* **Task directions**: Below are the entries; give again exactly the lines from the one mentioning "и других ASGI-приложений." through the one mentioning "сценариев (например, HTTP/2).", inclusive.

* **Extracted data**:
===
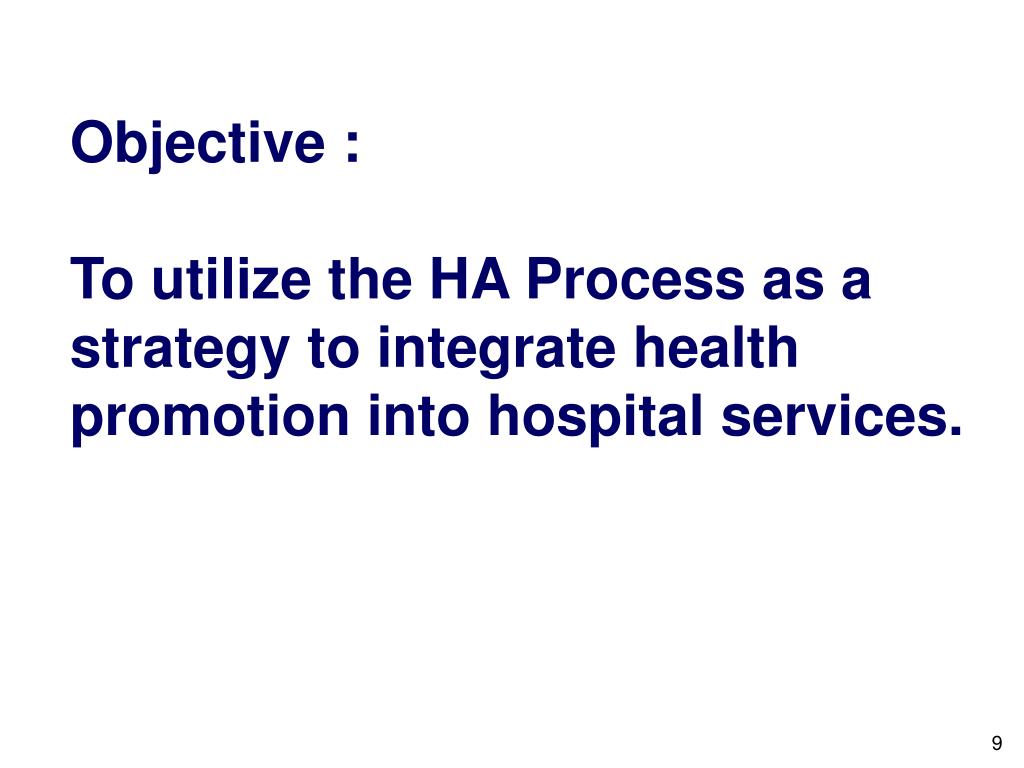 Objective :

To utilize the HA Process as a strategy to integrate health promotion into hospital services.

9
===
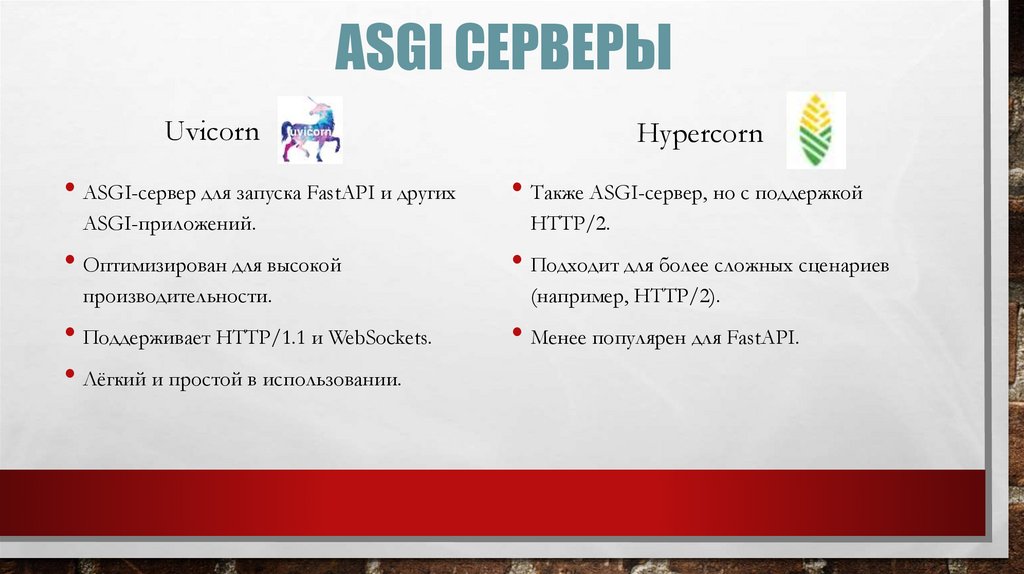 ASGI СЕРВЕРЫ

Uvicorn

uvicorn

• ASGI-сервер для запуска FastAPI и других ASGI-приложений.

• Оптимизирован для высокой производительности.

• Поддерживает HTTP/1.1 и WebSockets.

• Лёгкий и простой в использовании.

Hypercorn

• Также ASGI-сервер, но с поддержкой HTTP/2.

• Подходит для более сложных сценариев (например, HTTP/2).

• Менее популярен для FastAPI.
===
* **Result of this exercise**:
• ASGI-сервер для запуска FastAPI и других ASGI-приложений.

• Оптимизирован для высокой производительности.

• Поддерживает HTTP/1.1 и WebSockets.

• Лёгкий и простой в использовании.

Hypercorn

• Также ASGI-сервер, но с поддержкой HTTP/2.

• Подходит для более сложных сценариев (например, HTTP/2).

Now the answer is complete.